Here are a few tips I recommend to alleviate your symptoms:

  • Limit pollen exposure by staying inside. It can be tough to stay indoors when the weather is nice, but it’s essential to limit outdoor exposure and keep your windows and doors closed on days when allergens are high. 
  • Run your air conditioner. This is especially important as the weather gets warmer, because air conditioners can be helpful for seniors with lung or heart diseases who may have trouble breathing in hot and humid conditions. To ensure the air circulation minimizes pollutant exposure, make sure to change your filters and have your air conditioner serviced regularly. 
  • Check the forecast. Most local weather reports track levels of allergens and pollens in the air to help viewers stay informed about conditions in their area. There are also several mobile apps that can help seniors track pollen counts digitally. 

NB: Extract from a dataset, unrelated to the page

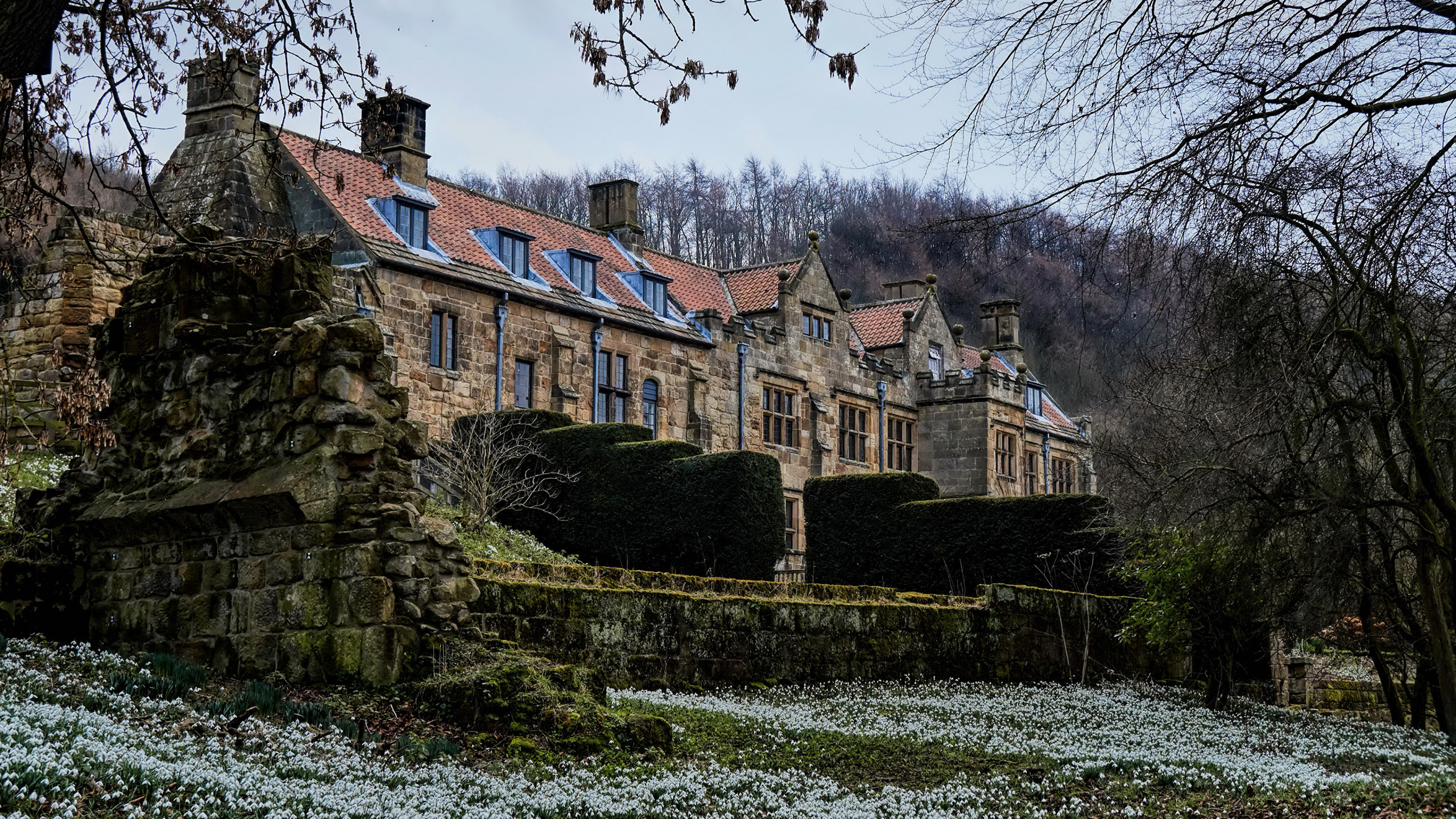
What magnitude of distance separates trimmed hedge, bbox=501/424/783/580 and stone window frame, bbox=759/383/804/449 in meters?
9.50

  • Keep clean. Make sure to wash all laundry regularly, especially anything you’ve worn outside — it could be covered with pollen. And don’t dry clothes outside on the line, as this can cause them to collect allergens. 
  • Visit your primary care doctor. If you suspect your symptoms are due to seasonal allergies, call your doctor — don’t wait. Physicians sometimes miss allergy symptoms in seniors, particularly when they’re focused on a more significant health issue, so be sure to speak up. 

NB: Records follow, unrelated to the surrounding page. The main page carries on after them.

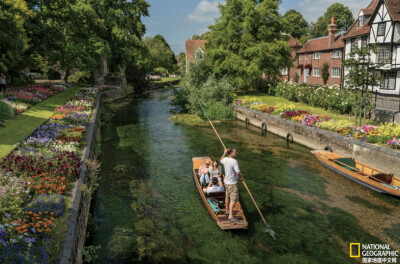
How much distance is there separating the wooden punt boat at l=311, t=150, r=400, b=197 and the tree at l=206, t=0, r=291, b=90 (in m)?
21.6

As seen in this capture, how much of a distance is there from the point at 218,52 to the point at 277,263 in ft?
105

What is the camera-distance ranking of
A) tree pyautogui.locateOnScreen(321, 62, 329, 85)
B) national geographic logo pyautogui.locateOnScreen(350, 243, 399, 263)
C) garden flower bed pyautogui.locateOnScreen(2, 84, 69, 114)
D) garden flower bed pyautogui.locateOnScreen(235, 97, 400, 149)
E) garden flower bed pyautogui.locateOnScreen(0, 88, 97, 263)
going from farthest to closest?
1. tree pyautogui.locateOnScreen(321, 62, 329, 85)
2. garden flower bed pyautogui.locateOnScreen(2, 84, 69, 114)
3. garden flower bed pyautogui.locateOnScreen(235, 97, 400, 149)
4. national geographic logo pyautogui.locateOnScreen(350, 243, 399, 263)
5. garden flower bed pyautogui.locateOnScreen(0, 88, 97, 263)

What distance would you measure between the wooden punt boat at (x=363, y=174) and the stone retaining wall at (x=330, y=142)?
0.85 m

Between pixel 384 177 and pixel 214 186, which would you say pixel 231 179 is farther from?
pixel 384 177

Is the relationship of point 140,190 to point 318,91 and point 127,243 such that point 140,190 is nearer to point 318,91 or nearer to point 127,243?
point 127,243

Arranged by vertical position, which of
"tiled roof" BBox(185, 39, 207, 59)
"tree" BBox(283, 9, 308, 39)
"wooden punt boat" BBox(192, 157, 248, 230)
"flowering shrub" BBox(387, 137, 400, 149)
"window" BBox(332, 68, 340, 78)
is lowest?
"wooden punt boat" BBox(192, 157, 248, 230)

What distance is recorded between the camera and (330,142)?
1753 centimetres

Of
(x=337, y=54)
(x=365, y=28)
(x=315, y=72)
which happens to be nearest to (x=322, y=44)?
(x=315, y=72)

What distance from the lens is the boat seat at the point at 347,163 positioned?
13.8m

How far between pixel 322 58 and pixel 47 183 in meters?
48.4

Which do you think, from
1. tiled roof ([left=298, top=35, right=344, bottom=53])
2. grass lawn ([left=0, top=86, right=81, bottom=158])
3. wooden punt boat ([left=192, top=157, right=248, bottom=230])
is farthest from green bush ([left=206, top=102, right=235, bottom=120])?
tiled roof ([left=298, top=35, right=344, bottom=53])

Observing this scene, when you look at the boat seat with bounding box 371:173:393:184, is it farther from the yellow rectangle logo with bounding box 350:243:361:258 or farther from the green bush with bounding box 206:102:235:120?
the green bush with bounding box 206:102:235:120

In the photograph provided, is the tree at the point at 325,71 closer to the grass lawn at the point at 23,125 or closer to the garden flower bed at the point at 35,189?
the grass lawn at the point at 23,125

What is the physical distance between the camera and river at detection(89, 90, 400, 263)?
875cm
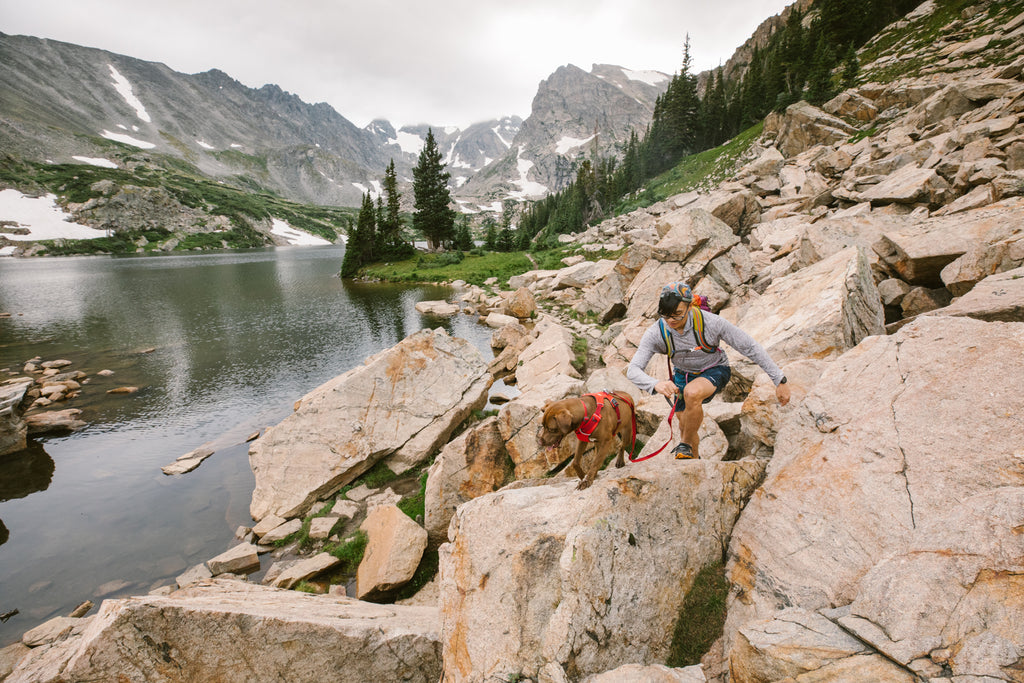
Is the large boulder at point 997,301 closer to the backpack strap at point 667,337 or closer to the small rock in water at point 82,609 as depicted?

  • Mind your medications. For older adults, many of whom are taking five or more prescriptions per day, it’s vital to check with your doctor before using allergy medications. Traditional antihistamines, in particular, can be dangerous to seniors, with common side effects including drowsiness and dizziness. Always talk to your doctor before self-medicating with over-the-counter drugs.
  • Visit a specialist. Lastly, for seniors with stubborn symptoms, I highly recommend seeing an allergist. Through a simple skin test, an allergy expert can help determine what is causing your symptoms, and suggest practical ways to avoid those triggers. Allergists can also recommend the best form of treatment, whether it’s an oral medication or a type of immunotherapy, such as allergy shots.

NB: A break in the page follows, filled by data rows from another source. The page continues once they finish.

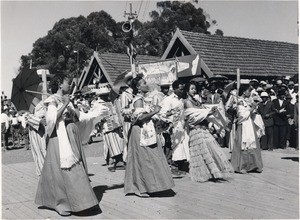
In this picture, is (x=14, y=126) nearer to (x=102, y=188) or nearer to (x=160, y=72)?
(x=160, y=72)

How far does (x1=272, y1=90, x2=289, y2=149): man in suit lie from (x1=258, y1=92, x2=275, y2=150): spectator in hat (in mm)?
144

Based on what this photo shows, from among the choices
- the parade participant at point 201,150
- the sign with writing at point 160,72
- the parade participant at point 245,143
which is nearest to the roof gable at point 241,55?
the sign with writing at point 160,72

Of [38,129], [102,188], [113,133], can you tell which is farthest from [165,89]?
[38,129]

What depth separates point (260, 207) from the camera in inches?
221

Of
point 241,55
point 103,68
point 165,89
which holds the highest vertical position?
point 241,55

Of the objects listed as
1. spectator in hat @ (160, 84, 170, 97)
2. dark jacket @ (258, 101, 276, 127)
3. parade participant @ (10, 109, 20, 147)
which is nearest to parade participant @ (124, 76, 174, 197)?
spectator in hat @ (160, 84, 170, 97)

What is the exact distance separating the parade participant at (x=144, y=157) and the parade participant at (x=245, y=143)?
243 centimetres

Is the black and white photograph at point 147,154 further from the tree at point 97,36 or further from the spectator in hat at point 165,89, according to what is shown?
the tree at point 97,36

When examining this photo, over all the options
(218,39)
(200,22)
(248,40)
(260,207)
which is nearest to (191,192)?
(260,207)

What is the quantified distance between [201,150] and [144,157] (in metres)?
1.47

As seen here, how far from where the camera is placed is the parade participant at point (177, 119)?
7.55 m

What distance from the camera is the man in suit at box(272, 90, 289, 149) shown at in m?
12.6

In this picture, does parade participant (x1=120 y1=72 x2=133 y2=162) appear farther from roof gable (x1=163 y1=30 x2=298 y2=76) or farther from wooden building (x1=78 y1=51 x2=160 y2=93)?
wooden building (x1=78 y1=51 x2=160 y2=93)

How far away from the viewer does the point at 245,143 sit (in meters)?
8.14
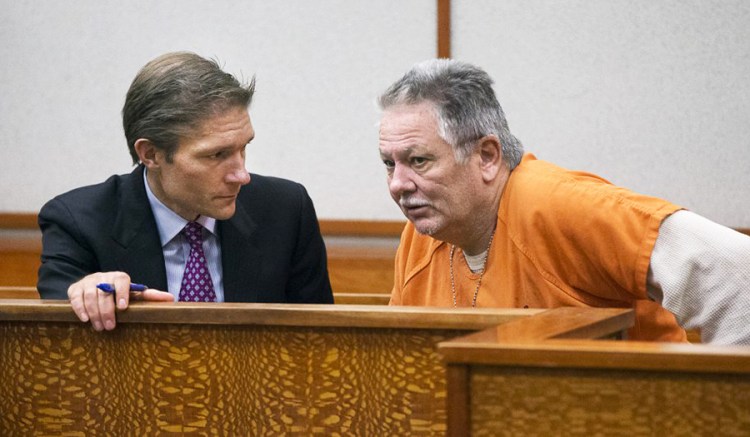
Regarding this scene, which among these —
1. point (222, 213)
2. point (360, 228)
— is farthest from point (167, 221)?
point (360, 228)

  • Consider other causes of allergy symptoms. Allergists can also tell you if your symptoms are unrelated to seasonal allergies. For instance, non-allergic rhinitis, a condition that affects up to a third of older adults, mimics many seasonal allergy symptoms, such as congestion and sneezing. For people with non-allergic rhinitis, traditional allergy treatments may be ineffective, so an allergist can prescribe a different remedy.

If you’re suffering from seasonal allergies, whether newly developed or not, make sure you get them treated by an expert, whether it’s your primary care doctor or an allergy specialist.